## Entries supplied
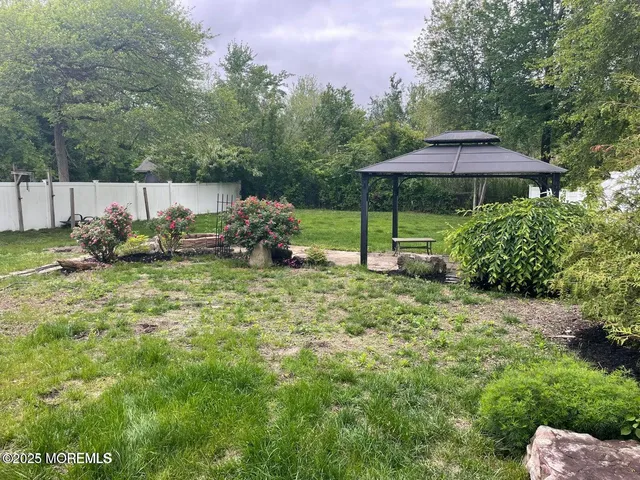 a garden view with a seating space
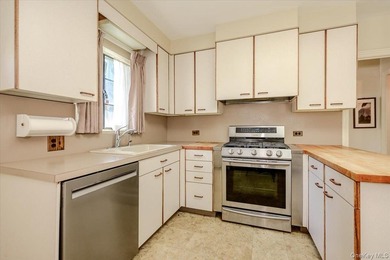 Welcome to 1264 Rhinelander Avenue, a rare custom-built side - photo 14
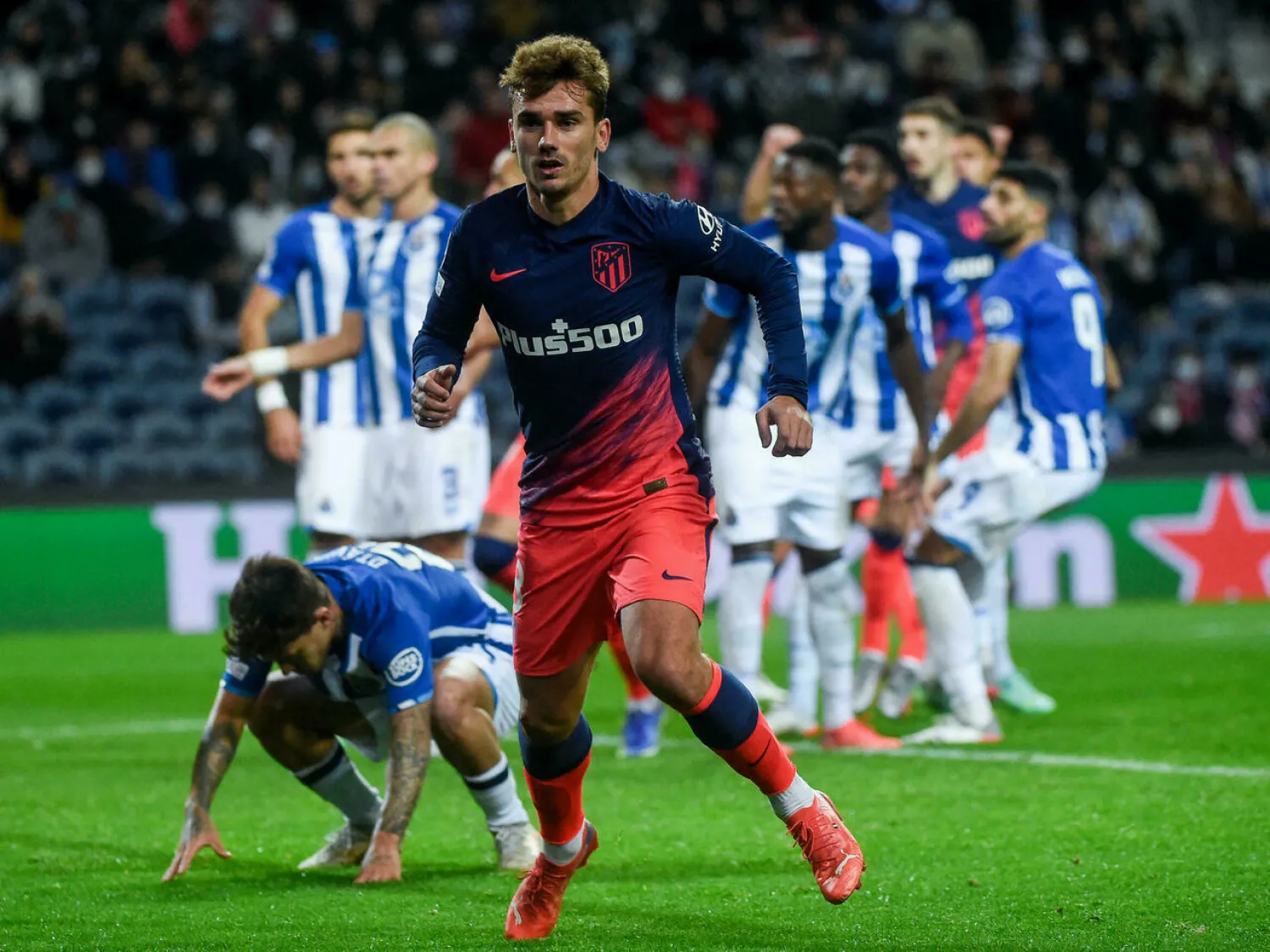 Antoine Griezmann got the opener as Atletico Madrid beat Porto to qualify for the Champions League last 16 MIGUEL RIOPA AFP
...
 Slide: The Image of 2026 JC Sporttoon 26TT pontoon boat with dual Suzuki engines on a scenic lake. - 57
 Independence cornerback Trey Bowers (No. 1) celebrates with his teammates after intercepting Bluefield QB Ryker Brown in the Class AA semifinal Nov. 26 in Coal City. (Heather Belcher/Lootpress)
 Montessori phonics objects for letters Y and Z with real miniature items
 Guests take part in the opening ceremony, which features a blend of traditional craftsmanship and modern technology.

## Problem to work on
Though the entries above contain pictures, none should be copied; reproduce only the lines between the one holding "Welcome to 1264" and the one holding "Antoine Griezmann got", inclusive, exactly as written.

## Exercise output
 Welcome to 1264 Rhinelander Avenue, a rare custom-built side - photo 14
 Antoine Griezmann got the opener as Atletico Madrid beat Porto to qualify for the Champions League last 16 MIGUEL RIOPA AFP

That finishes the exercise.